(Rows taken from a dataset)
□ □ □

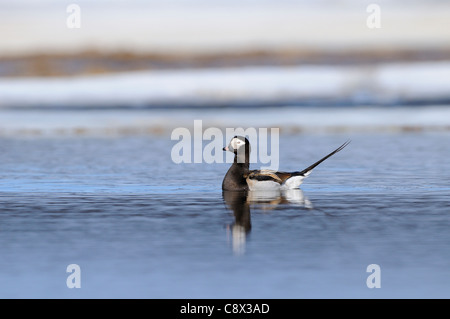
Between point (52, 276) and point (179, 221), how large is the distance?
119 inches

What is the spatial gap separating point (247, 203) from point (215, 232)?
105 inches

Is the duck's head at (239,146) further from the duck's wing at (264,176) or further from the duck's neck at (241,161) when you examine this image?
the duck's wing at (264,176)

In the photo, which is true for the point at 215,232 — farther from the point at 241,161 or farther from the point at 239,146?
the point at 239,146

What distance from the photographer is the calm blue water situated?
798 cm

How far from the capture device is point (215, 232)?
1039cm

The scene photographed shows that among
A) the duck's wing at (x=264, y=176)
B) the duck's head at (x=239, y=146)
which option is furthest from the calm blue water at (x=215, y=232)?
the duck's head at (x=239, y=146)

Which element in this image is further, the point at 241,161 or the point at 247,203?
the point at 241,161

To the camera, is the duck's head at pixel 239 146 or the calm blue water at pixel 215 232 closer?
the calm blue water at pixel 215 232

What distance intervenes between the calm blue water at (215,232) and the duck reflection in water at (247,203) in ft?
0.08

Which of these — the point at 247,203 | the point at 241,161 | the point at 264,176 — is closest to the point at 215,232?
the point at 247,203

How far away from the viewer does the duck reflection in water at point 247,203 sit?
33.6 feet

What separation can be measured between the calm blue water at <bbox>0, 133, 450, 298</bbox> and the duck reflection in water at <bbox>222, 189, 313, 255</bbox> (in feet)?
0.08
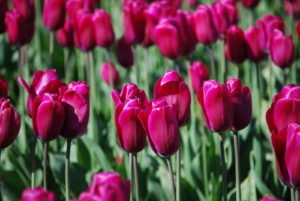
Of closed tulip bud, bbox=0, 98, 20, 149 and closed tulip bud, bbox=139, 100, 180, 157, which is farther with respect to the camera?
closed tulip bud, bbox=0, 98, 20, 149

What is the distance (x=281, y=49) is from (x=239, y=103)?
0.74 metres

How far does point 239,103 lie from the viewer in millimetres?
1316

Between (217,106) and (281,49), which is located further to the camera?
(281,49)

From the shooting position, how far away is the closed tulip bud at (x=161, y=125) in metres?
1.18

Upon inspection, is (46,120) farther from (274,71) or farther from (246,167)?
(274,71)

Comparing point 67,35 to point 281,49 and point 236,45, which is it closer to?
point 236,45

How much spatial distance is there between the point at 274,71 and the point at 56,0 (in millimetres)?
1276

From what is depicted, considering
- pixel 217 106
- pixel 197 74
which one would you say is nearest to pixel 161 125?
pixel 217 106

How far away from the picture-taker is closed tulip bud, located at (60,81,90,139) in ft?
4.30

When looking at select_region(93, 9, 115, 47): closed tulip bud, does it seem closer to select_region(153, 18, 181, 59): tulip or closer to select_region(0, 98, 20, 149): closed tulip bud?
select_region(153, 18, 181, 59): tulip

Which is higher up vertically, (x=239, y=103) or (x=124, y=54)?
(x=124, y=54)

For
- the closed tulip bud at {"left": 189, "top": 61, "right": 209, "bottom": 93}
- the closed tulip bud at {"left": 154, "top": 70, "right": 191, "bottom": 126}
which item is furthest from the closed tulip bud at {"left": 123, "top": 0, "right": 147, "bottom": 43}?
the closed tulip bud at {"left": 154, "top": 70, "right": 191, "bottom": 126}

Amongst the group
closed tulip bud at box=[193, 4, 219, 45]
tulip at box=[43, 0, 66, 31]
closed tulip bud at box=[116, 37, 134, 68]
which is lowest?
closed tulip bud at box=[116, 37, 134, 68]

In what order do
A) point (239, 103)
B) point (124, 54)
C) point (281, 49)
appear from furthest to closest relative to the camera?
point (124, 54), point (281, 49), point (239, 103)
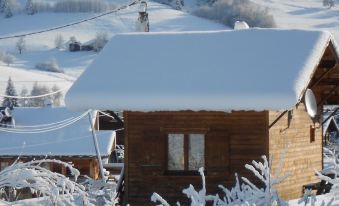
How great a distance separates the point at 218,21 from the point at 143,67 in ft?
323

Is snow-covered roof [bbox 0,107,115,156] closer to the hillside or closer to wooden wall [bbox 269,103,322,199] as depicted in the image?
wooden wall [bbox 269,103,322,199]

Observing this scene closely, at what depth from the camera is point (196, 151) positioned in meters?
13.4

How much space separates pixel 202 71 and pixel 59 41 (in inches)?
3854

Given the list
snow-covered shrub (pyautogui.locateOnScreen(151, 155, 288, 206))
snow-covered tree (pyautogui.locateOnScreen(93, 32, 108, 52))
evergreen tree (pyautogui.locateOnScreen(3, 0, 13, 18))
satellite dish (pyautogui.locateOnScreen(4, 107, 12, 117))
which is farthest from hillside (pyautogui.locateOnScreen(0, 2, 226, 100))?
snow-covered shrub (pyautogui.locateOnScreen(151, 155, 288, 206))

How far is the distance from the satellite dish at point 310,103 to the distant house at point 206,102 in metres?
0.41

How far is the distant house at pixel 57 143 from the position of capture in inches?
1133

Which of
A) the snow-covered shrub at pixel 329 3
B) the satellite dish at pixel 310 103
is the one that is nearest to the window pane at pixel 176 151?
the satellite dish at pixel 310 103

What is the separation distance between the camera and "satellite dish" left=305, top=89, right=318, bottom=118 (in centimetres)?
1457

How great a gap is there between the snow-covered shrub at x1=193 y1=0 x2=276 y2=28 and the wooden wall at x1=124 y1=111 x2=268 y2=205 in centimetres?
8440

□ □ □

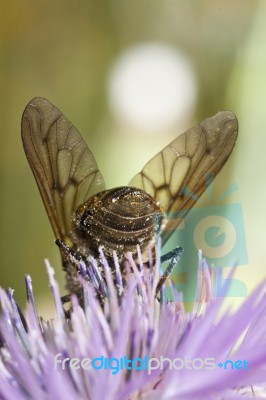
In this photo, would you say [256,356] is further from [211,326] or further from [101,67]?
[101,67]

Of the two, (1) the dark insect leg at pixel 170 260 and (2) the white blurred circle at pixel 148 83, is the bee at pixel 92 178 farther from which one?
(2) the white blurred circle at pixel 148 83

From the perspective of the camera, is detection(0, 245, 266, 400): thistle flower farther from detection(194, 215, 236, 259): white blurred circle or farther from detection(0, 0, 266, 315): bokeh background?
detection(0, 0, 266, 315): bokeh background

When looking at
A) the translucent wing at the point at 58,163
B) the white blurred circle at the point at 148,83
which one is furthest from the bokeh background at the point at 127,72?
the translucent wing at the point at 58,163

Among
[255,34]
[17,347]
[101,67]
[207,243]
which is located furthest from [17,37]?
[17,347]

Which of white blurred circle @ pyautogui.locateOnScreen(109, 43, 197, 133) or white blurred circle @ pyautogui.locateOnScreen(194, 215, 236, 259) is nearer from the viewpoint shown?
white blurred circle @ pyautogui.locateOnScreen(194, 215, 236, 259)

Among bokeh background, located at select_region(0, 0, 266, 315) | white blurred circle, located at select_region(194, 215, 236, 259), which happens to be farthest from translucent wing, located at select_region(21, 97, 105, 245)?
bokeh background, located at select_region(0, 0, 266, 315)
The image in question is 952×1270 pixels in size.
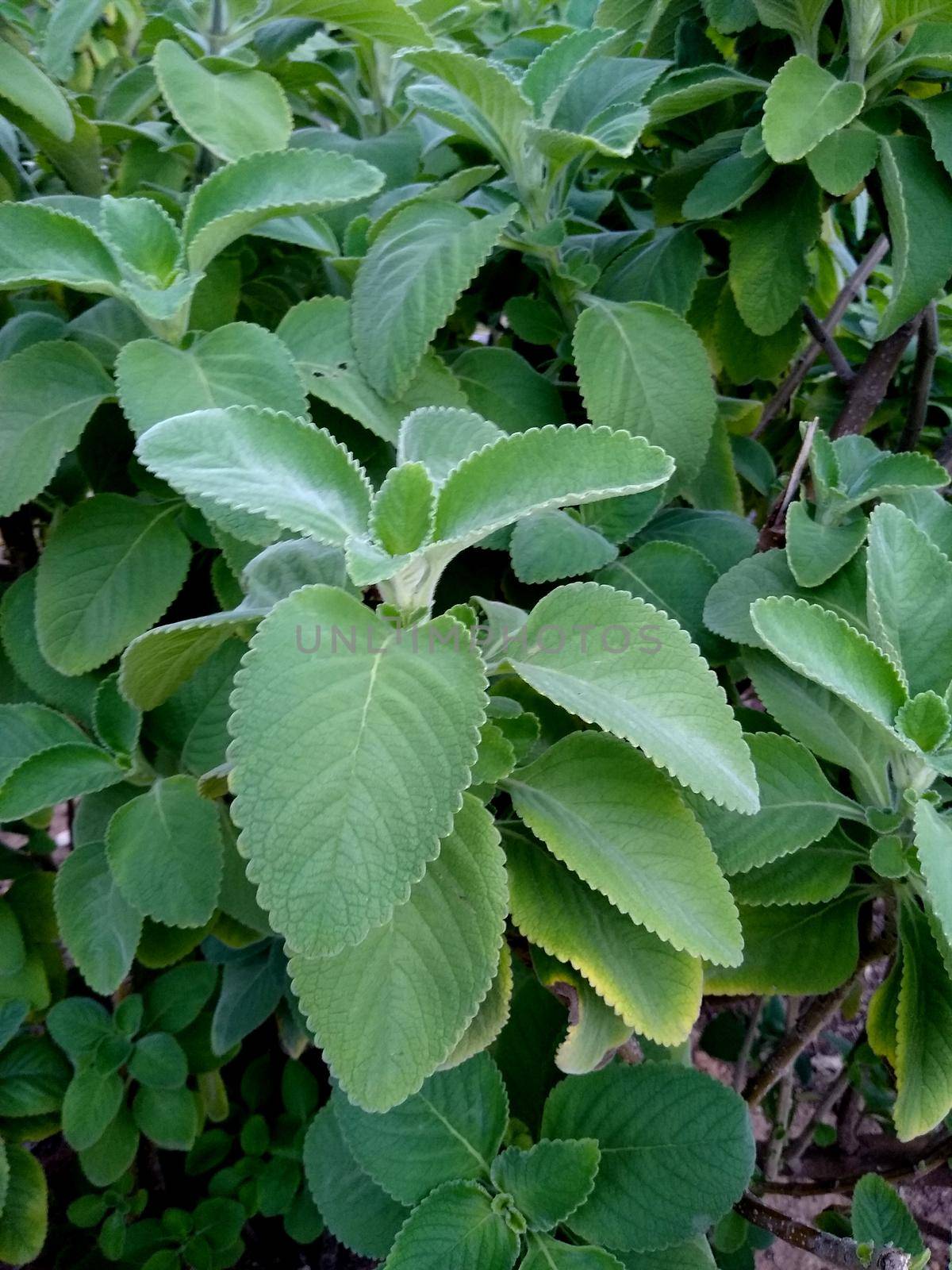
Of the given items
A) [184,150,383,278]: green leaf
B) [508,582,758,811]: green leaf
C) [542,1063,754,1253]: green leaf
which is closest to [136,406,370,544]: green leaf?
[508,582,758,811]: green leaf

□ □ □

**EXERCISE**
Pick out every line of the listing that contains the string "house" and copy each one, treating uppercase and lowercase letters as distinct.

**RESPONSE BELOW**
How far is the distance from the satellite dish at point 310,103 to the distant house at point 206,102 in metres?
How far is the distant house at pixel 57 143 from the position of capture in inches?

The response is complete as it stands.